PostPosted: Fri Aug 16, 2013 12:21 pm    Post subject: Reply with quote

Baishou wrote:
The OP is going to be teaching Oral English at a university here. All this IPA talk is irrelevant for his purposes. His biggest challenge is going to be simply to get the students to talk.


I disagree and that is why I brought up the IPA and grammar. It seems that many people are missing the most useful point of both of these. It's not ensuring your students pronounce English perfectly and use correct grammar, but verifying what they heard and understood.

Baishou wrote:
Again, I will repeat: In an Oral English class, modeling pronunciation is good enough since we are live, walking talking English dictionaries.

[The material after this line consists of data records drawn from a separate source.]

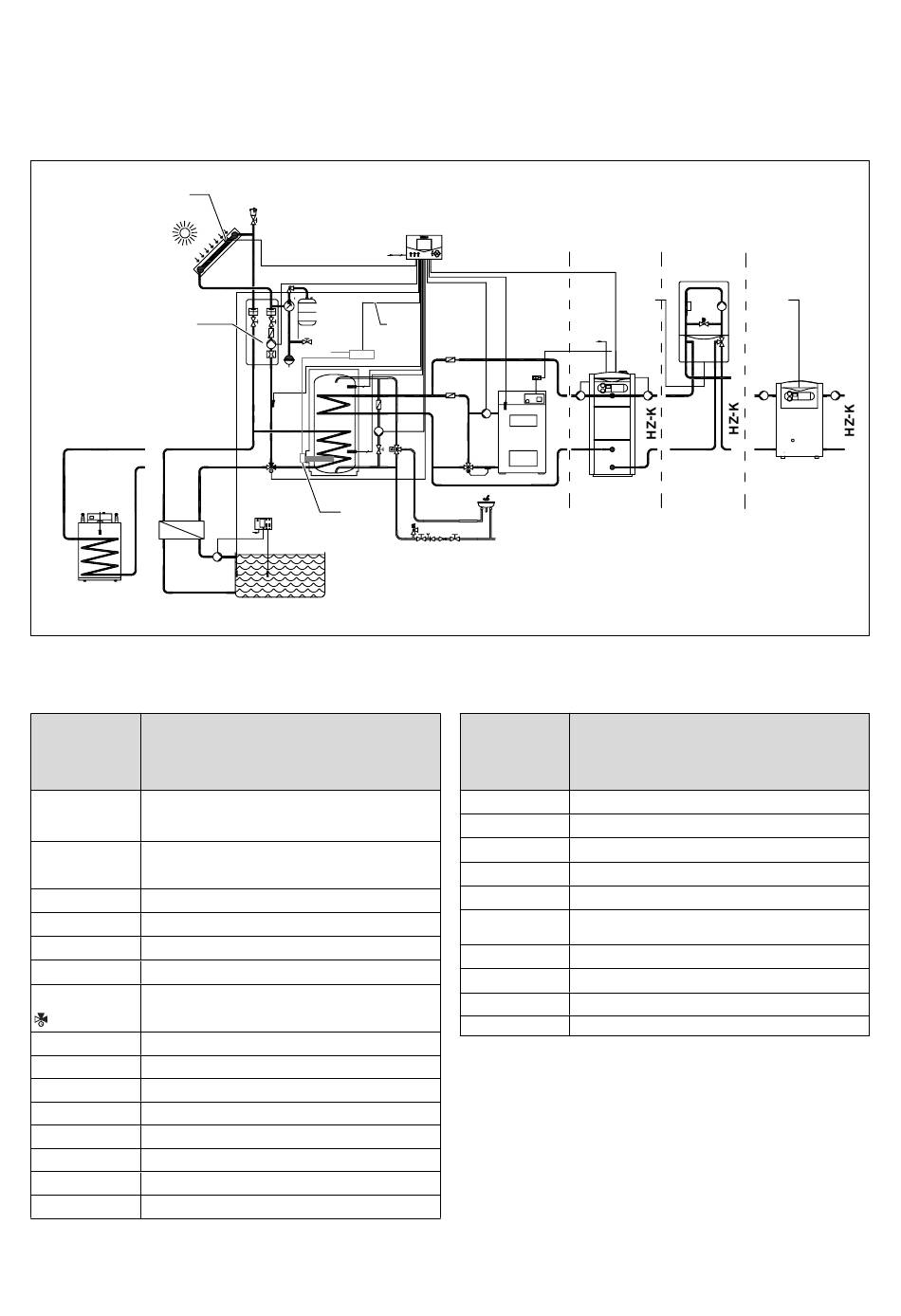 HZ-K

HZ-K

HZ-K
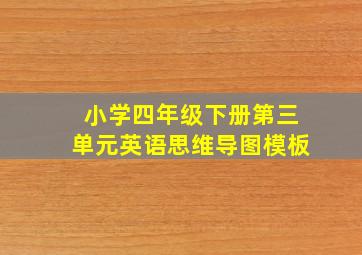 小学四年级下册第三单元英语思维导图模板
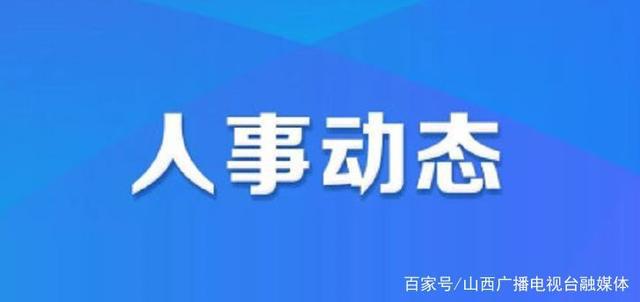 人事动态

百家号/山西广播电视台融媒体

I also agree that focusing on stress and intonation is far more important than mastering obscure IPA symbology.


I agree that sentence stress and intonation are the weakest points for Chinese students. How can an EFL teacher explain and correct these areas if they don't know the rules of rhythm, intonation, and sentence stress? How can the correct students word and sentence stress when they can't read or write what they're hearing? Would you hire a music teacher who can't read and write music?

Baishou wrote:
Modeling is thus sufficient for this purpose, and as I noted above, they actually love to do this. I've seen the same thing in Korea as well, even at bars: Non-natives can sit there for hours at a time and have a ball repeating and practicing English phonetics. You can even sing or make games out of it. Just get them to open their damn mouths and forget all the rest!


If modeling alone were sufficient to be effective, then the majority of students who learn from unqualified EFL teachers in China and South Korea would have mastered English grammar, pronunciation, intonation, rhythm, and sentence stress long ago. If an EFL teacher doesn't have training in how these work, why students make errors, and effective ways to correct these errors, how can they effectively teach students?

Indeed there are many games you can make out of it, but how can someone make and properly use such games if they aren't actively aware of the speech their students are producing?